La tranquilidad del bosque , el murmullo del viento pasando entre las hojas de los árboles , un "crack" es todo lo que se necesita para interrumpir esa tranquilidad , para que lo siguiente en escucharse sea el ruido que hacen las hojas al ser pisadas , y el de la tela arrastrándose suavemente en el suelo del bosque. Camina, avanza en forma casi ceremonial y parece que sin rumbo, llega a un claro, y se detiene justo en el centro, habla en un murmullo imperceptible que se lleva el viento. Pasan minutos, todo vuelve a ser silencioso la quietud de la mañana naciente vuelve a dominar el bosque. Pronto siente una varita presionando su nuca, se pone de rodillas, no está sorprendido .

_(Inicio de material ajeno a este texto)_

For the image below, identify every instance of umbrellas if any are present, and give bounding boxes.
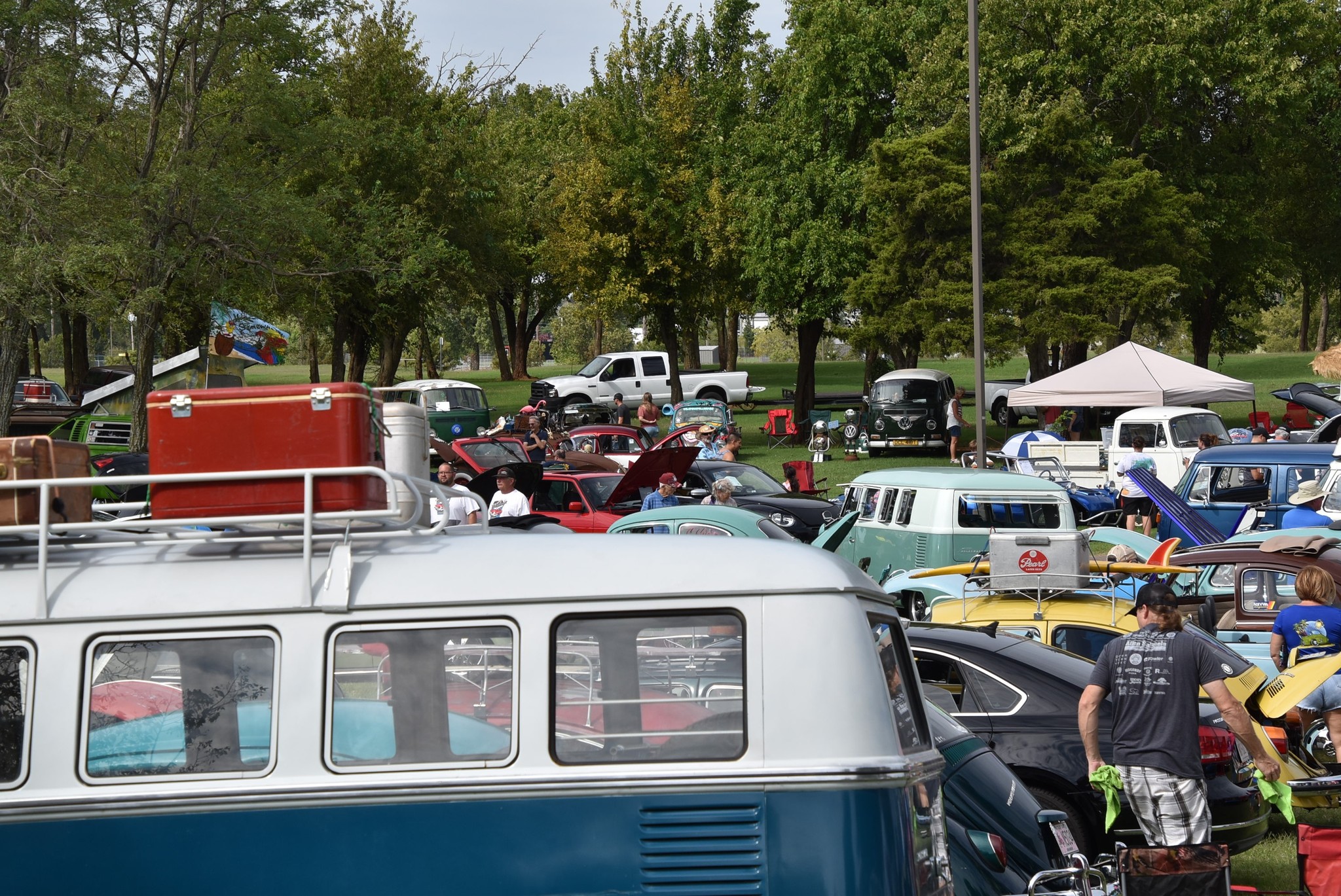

-Que haces aquí - la voz enérgica de un hombre joven interrumpe todo el silencio– te expulsamos, tenías prohibido volver – oprime la varita – debería matarte-

-Estoy de acuerdo – la voz calmada de un anciano contesta suavemente la amenaza- sin embargo no es tu decisión gabriel, y te agradecería que dejaras a tu abuela hablar conmigo –

-Gabriel retírate – la voz suave , dulce pero firme de una anciana hace al joven retroceder y alejarse- que quieres Aberforth a que has venido , no eres bienvenido aquí , tenemos otro emisario en Inglaterra , sabes que la pena por regresar es la muerte- toda la dulzura y suavidad a desaparecido ahora habla con desprecio y rencor

- Tu emisario a muerto – Aberforth se pone de pie, con mucho trabajo pues ya no es joven – me alegra saber que estas bien informada Wendy –

- Gabriel - llama al joven.- Aberforth te entregara su varita, lo escoltaras a los calabozos, pondrás 2 guardias a vigilarlo entendiste-

-si señora-

- tienes que convocar a la reunión y lo sabes- Aberforth entrega su varita y se detiene esperando la respuesta-

-lo sé, este es el momento que temía y esperaba no vivir para verlo –la anciana le da la espalda

- gracias-Aberforth sonríe, después comienza a caminar sin despegar su vista de la anciana que pronto queda atrás. Han pasado tantos años desde que la vio por última vez, pero sigue siendo hermosa.

Wendy camina rápidamente, los pasillos resuenan, debe reunir inmediatamente a su consejo, le parece increíble que el buen Ollivander muriera. Quien quiera que lo matara es poderoso, cada mago o bruja a su servicio tiene un hechizo que informa de inmediato cuando este muere, matar a uno de los suyos es algo que no perdonaría y quien fuera pagaría por su crimen.